Mit HAMBURG TRANSIT katapultierte Gyula Trebitsch seine Firma Studio Hamburg in die knallbunten 1970er Jahre hinein. Bereits mit Hafenpolizei (1963–1966) und Polizeifunk ruft (1966–1970) hatte er erfolgreiche Krimiserien für die Vorabendschiene lanciert, denen sich HAMBURG TRANSIT als direkte Fortsetzung anschloss. Erneut entwickelte Trebitsch eine Serie, die ihren Teil zum föderalen Charakter der ARD-Sendeanstalten beitrug. Vom Haldenwanger Eck im Süden bis nach List auf Sylt im Norden sollten die Fernsehzuschauer die regionale und kulturelle Vielfalt Deutschlands in die Wohnzimmer gesendet bekommen. Dankenswerterweise zeichnete sich HAMBURG TRANSIT durch sympathische Hauptfiguren aus – die zwei ermittelnden Kommissare wurden durch Karl-Heinz Hess und Eckard Dux verkörpert, die beide aus der Vorgängerserie Polizeifunk ruft übernommen worden waren – sowie die Stringenz, möglichst viele Außenaufnahmen direkt an Originalschauplätzen zu drehen. Somit entging man der mitunter etwas drögen Studioatmosphäre und fing spürbares Flair „on location“ ein.

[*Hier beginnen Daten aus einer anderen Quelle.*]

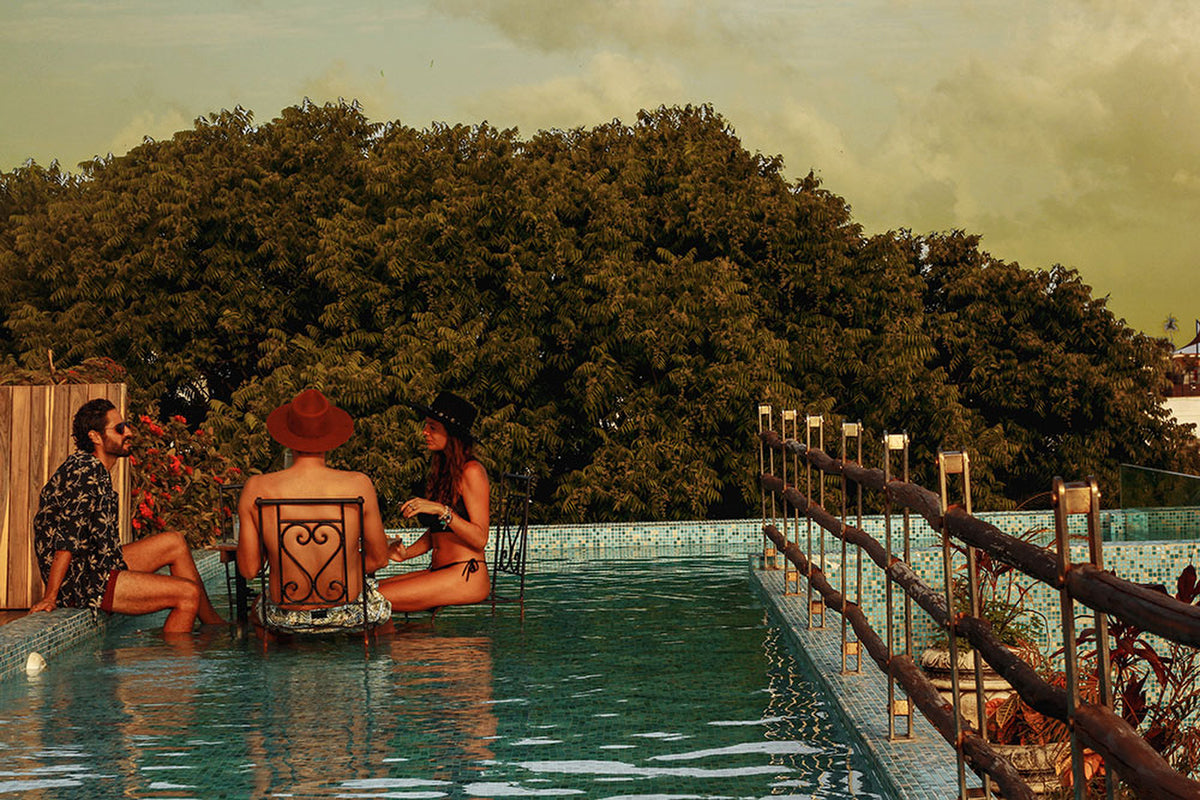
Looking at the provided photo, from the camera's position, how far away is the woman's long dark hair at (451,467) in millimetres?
8314

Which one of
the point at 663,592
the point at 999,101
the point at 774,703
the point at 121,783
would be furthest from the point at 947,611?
the point at 999,101

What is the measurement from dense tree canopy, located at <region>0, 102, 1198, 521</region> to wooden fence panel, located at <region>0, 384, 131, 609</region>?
8.14 meters

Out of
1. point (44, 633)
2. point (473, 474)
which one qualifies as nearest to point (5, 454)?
point (44, 633)

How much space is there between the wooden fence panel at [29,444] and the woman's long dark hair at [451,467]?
205 cm

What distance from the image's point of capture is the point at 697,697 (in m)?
6.66

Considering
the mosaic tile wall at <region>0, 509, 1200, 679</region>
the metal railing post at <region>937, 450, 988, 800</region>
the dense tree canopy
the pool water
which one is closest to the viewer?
the metal railing post at <region>937, 450, 988, 800</region>

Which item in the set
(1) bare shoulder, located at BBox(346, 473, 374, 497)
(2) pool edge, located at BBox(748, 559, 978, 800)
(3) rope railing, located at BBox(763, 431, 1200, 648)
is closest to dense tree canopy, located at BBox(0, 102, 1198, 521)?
(2) pool edge, located at BBox(748, 559, 978, 800)

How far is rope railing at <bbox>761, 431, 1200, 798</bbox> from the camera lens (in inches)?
106

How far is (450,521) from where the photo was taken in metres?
8.27

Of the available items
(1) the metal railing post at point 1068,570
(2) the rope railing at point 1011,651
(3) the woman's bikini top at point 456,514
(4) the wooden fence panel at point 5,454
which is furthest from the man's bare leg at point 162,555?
(1) the metal railing post at point 1068,570

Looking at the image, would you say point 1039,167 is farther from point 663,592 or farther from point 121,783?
point 121,783

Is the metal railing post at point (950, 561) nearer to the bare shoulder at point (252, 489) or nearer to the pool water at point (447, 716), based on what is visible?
the pool water at point (447, 716)

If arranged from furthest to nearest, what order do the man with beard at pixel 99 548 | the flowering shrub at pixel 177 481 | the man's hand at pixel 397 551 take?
the flowering shrub at pixel 177 481 < the man's hand at pixel 397 551 < the man with beard at pixel 99 548

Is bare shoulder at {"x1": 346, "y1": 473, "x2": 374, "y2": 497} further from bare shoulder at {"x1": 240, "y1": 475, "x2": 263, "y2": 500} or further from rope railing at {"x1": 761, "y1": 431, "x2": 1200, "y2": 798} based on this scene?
rope railing at {"x1": 761, "y1": 431, "x2": 1200, "y2": 798}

Auch die vierte Staffel bietet zahlreiche Gaststars, deren Aufzählung sich wie ein Who’s Who der beliebtesten Schauspieler jener Zeit liest: Katharina Brauren, Gernot Endemann, Dieter Eppler, Jan Fedder, Wera Frydtberg, Liane Hielscher, Kurt Jaggberg, Horst Janson, Anita Kupsch, Michaela May, Günter Meisner, Paul Neuhaus, Horst Michael Neutze, Kurd Pieritz, Xenia Pörtner, Ewa Strömberg oder Karl-Michael Vogler – sie alle geben sich hier ein Stelldichein. Für Fans deutscher Sychronbearbeitungen ist es zudem eine große Freude, sonst eher durch ihre Stimme bekannte Akteure wie Gerd Duwner, Mathias Einert, Gert Günther Hoffmann, Manfred Reddemann oder Andreas von der Meden in raren Auftritten vor der Kamera zu erleben.
Hinter der Kamera setzte Trebitsch indes auf Kontinuität und verpflichtete erneut Hermann Leitner, der im Alleingang die komplette Vorgängerserie Polizeifunk ruft mit 52 Folgen und die erste Staffel von HAMBURG TRANSIT inszeniert hatte. Als Kameramann kam wieder Hans Jura zum Einsatz, für den bei vereinzelten Folgen Lothar Dreher, Reiner Schäffer und Theodor Osenbrügge einsprangen. Jura hatte für DIE ENDLOSE NACHT (1963) und KENNWORT: REIHER (1964) jeweils ein Filmband in Gold erhalten und fand ebenso wie die „Einspringer“ passende Optiken und angenehme Wechsel zwischen statisch ausgewogenen Bildmontagen und kraftvoll wendigen Handkamerasequenzen. Während Harald Winklers temporeiches, signalartig-fanfarenhaftes Titelthema weiterhin in Gebrauch blieb und lediglich die „Three Crimes“-Piecen auf Bemusterungsplatten veröffentlicht wurden, wurde für die Episodenscores auch auf Librarymaterial des Chappell-Musikverlages à la Jack Arel & Pierre Dutour und bereits bestehende Schallplattenaufnahmen zurückgegriffen. So geschah es, dass neben Simon & Garfunkels „Mrs. Robinson“ etwa Peter Thomas‘ Polydor-Version des Hits „Georgy Girl“ erklang, sich Karl Böhm mit Strauss‘ „Rosenkavalier“ entlang Bert Kaempferts „Red Roses For A Blue Lady“ einreite.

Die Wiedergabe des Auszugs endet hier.